Written problem
Rewrite the lines below as a numbered list, leaving out blank lines. Include only the lines from the line with "higher vertical position?" up to and including the line with "31 centimetres".

• • • •

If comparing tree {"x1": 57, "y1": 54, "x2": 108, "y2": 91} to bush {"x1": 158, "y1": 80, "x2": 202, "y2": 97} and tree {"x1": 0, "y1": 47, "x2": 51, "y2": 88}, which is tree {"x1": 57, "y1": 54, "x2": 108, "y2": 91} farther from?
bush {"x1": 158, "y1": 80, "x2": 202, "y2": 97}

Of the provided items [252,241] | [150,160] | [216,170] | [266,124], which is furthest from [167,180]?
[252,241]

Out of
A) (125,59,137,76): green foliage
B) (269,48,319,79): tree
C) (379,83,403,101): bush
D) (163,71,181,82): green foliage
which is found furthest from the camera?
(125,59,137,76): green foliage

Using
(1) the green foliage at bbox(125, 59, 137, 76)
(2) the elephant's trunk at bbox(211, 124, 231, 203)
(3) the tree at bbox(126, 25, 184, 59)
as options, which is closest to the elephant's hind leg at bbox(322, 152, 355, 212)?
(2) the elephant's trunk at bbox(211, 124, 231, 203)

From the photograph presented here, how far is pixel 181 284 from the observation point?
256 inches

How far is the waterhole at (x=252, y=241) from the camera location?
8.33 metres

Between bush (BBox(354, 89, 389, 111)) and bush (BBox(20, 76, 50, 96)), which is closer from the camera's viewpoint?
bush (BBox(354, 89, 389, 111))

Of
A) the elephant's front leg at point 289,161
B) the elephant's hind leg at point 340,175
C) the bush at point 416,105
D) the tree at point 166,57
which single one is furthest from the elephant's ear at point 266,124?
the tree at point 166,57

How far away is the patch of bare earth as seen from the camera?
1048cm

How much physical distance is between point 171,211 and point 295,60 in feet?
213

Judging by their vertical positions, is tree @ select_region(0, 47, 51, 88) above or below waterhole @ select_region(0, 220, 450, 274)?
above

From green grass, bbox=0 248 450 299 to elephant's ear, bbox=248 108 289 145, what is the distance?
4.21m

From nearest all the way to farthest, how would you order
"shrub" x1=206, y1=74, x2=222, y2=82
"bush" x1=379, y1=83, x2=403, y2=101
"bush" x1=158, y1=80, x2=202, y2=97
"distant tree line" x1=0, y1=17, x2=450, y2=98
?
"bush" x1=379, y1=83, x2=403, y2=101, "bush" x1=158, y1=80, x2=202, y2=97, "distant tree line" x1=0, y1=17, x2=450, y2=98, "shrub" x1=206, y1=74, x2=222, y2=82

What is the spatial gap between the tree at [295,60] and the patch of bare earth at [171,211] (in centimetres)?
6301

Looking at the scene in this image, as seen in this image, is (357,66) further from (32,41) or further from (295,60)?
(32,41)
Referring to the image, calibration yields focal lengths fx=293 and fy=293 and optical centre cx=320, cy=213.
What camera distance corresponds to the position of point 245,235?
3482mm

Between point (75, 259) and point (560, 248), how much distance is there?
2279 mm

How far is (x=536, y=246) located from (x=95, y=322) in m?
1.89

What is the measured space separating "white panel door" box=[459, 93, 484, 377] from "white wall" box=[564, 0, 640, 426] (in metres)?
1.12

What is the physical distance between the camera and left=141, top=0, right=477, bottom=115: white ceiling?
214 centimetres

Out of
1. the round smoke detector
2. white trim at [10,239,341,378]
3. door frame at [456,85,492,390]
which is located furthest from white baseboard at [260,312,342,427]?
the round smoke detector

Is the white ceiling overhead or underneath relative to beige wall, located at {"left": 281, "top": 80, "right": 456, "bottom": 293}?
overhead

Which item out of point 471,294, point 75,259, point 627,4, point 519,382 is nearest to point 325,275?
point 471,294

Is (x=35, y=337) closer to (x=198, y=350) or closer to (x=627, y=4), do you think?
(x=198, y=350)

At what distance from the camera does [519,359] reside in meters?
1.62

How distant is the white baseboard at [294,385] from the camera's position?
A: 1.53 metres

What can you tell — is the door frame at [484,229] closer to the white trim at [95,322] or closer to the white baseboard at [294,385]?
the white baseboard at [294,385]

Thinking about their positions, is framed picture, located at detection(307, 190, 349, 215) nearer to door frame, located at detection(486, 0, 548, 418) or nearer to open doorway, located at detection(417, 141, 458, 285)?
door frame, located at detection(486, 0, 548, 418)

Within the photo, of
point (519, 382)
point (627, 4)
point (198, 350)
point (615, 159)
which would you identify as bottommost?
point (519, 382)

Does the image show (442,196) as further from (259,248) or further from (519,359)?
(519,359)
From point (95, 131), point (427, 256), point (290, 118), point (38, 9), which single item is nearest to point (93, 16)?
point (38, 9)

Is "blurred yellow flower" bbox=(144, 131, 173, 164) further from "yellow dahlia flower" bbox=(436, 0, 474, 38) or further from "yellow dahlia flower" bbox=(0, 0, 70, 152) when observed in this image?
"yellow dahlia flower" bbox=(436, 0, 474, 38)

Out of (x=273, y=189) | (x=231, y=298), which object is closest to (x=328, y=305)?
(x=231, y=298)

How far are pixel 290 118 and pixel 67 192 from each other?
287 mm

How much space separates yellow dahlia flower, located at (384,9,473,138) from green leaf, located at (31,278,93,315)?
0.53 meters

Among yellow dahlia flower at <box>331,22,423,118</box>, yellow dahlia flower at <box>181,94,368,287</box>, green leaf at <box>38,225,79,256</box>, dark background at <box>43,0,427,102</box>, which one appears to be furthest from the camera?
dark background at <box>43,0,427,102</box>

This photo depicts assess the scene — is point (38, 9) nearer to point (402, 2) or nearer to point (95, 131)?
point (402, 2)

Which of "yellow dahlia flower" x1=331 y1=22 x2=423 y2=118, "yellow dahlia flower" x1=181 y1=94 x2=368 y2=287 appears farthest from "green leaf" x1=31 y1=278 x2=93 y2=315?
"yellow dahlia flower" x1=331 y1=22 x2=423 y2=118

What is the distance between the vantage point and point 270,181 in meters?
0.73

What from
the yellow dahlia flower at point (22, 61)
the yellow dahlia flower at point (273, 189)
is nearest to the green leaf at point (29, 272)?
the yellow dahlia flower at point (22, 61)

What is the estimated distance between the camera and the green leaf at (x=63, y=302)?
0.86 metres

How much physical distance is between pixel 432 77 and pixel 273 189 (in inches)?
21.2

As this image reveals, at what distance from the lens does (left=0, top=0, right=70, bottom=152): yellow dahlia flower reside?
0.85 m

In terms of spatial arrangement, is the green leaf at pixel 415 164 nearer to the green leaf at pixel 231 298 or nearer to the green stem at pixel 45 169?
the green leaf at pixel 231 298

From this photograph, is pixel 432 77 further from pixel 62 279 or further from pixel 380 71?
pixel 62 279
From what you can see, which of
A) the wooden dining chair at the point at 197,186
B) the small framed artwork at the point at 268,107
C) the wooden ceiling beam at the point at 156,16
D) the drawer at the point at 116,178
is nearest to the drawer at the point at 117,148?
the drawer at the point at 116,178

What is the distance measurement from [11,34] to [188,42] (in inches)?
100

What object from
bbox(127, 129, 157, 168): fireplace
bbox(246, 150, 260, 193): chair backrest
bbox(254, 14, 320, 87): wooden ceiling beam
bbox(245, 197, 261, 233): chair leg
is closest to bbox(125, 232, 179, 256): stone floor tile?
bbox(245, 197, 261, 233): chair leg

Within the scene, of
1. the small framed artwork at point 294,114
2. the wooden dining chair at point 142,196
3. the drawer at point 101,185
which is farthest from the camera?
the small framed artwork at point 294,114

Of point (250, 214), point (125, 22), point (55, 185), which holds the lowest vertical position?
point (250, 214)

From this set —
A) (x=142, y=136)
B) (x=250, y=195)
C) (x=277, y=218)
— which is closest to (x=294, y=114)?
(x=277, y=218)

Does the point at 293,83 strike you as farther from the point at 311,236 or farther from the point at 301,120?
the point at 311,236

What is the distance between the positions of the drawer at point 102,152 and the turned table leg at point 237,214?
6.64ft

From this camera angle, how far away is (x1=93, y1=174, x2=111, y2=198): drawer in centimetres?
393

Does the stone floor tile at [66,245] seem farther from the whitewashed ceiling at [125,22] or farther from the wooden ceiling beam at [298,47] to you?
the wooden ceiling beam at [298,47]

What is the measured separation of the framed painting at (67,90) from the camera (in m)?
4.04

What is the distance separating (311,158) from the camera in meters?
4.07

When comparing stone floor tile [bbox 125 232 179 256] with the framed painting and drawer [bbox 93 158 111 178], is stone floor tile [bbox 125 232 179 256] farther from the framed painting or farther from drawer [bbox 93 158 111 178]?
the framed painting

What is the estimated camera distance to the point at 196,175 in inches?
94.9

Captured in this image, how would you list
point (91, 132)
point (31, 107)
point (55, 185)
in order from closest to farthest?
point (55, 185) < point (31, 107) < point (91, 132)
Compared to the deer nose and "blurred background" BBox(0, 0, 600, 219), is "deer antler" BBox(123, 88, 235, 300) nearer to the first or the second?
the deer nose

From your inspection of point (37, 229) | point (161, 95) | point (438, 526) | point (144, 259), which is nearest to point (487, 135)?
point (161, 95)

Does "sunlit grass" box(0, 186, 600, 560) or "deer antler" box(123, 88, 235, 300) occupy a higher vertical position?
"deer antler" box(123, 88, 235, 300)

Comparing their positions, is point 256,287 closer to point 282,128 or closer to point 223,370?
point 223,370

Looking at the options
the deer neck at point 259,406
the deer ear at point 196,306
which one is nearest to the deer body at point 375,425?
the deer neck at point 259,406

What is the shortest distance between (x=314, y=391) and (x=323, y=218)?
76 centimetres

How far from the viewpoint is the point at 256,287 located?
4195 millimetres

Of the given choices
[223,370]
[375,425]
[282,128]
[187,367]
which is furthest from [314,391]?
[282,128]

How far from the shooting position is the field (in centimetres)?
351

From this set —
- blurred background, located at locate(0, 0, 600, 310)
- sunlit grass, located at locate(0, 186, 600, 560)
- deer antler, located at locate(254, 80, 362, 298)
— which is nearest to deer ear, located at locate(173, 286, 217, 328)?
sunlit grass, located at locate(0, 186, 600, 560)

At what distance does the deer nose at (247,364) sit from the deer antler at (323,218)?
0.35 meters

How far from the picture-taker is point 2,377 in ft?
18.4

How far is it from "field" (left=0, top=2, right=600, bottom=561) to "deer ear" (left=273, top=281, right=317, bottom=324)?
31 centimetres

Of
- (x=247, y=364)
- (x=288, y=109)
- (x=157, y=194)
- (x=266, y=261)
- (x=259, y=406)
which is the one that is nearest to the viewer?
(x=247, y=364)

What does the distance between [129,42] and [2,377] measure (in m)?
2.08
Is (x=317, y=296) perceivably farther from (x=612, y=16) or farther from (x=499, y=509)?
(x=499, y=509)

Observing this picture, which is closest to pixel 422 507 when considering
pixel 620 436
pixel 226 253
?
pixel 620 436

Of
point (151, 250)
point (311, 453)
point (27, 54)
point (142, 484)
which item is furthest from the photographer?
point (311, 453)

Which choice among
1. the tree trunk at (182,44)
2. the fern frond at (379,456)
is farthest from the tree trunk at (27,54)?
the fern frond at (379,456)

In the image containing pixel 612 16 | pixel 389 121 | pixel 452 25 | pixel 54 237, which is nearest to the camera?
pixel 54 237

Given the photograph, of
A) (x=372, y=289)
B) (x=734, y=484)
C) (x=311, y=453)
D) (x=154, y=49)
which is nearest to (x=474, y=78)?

• • • •

Output for this exercise
1. Does "sunlit grass" box(0, 186, 600, 560) or "deer antler" box(123, 88, 235, 300) occupy a higher vertical position?
2. "deer antler" box(123, 88, 235, 300)
3. Comparing their positions, is point 256,287 closer to point 282,128 or closer to point 223,370?
4. point 223,370
5. Looking at the options
6. the deer neck at point 259,406
7. the deer ear at point 196,306
8. which one is nearest to the deer body at point 375,425?
9. the deer neck at point 259,406
10. What is the shortest distance between (x=314, y=391) and (x=323, y=218)?
11. 76 centimetres
12. How far from the viewpoint is the point at 256,287 located?
13. 4195 millimetres
14. Of the given choices
15. [223,370]
16. [375,425]
17. [282,128]
18. [187,367]
19. which is furthest from [314,391]?
20. [282,128]
21. How far from the shooting position is the field (in centimetres)?
22. 351
23. From this set —
24. - blurred background, located at locate(0, 0, 600, 310)
25. - sunlit grass, located at locate(0, 186, 600, 560)
26. - deer antler, located at locate(254, 80, 362, 298)
27. — which is nearest to deer ear, located at locate(173, 286, 217, 328)?
28. sunlit grass, located at locate(0, 186, 600, 560)
29. At what distance does the deer nose at (247,364) sit from the deer antler at (323,218)?
30. 0.35 meters
31. How far from the picture-taker is point 2,377 in ft?
32. 18.4
33. How far is it from "field" (left=0, top=2, right=600, bottom=561) to "deer ear" (left=273, top=281, right=317, bottom=324)?
34. 31 centimetres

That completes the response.